Parts of the exercise:
• A. List every kind of value named in the third prong of the Miller test in the obscenity text below.
• B. Print the part of the obscenity text below that opens with the words containing "So, it was Rosen" and closes with "the best judge.".

Text section:
Definition Number 2 was Roth:

Roth repudiated the Hicklin test and defined obscenity more strictly, as material whose “dominant theme taken as a whole appeals to the prurient interest” to the “average person, applying contemporary community standards.” Only material now meeting this test could be banned as “obscene.”

So, it was Rosen that validated Comstock and enshrined the Hicklin test which was based on English Law, but it was Roth that later changed it. We’ve gone from obscenity being anything that could deprave an already weak person to using average people and the standards in their communities as being the best judge.

Enter Miller. (Don’t get me started on Memoirs v Massachusetts.) Fanny Hill.
Miller v California 1973 is a very interesting case. SCOTUS affirmed the lower court, and so held that Miller was guilty of mailing obscenity, but went on to refine the definition of obscenity, thus changing things from then on. The definition morphed once again, this time from “Community Standards” (Roth) to the Miller Test.

The Miller test was a three-pronged standard which built on Roth but included the additional criteria, all three of which needed to be met:

1) Whether “the average person, applying contemporary community standards”, would find that the work, taken as a whole, appeals to the prurient interest,
2) Whether the work depicts or describes, in a patently offensive way, sexual conduct specifically defined by applicable state law,
3) Whether the work, taken as a whole, lacks serious literary, artistic, political, or scientific value.

Recorded information:
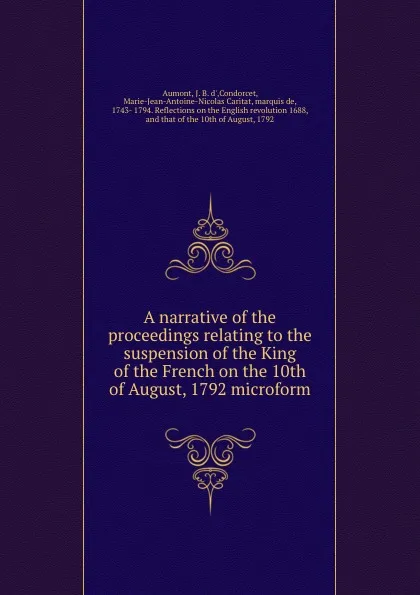 Обложка книги A narrative of the proceedings relating to the suspension of the King of the French on the 10th of August, 1792 microform, J. B. d' Aumont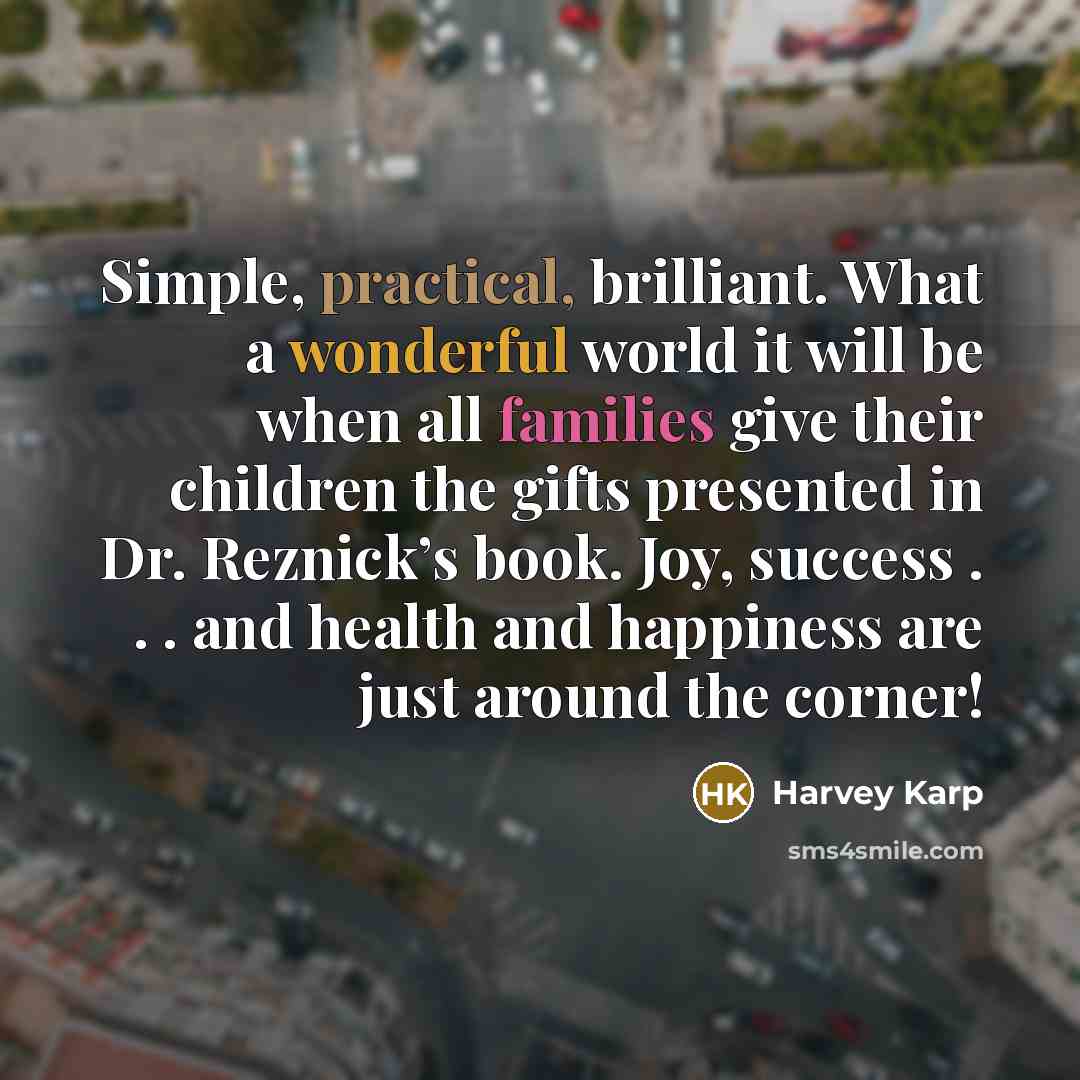 “Simple, practical, brilliant. What a wonderful world it will be when all families give their children the gifts presented in Dr. Reznick’s book. Joy, success . . . and health and happiness are just around the corner!” quote by Harvey Karp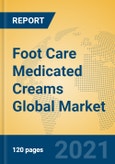Foot Care Medicated Creams Global Market Insights 2021, Analysis and Forecast to 2026, by Manufacturers, Regions, Technology, Application, Product Type- Product Image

Responses by item number:
• A. literary, artistic, political, scientific

• B.
So, it was Rosen that validated Comstock and enshrined the Hicklin test which was based on English Law, but it was Roth that later changed it. We’ve gone from obscenity being anything that could deprave an already weak person to using average people and the standards in their communities as being the best judge.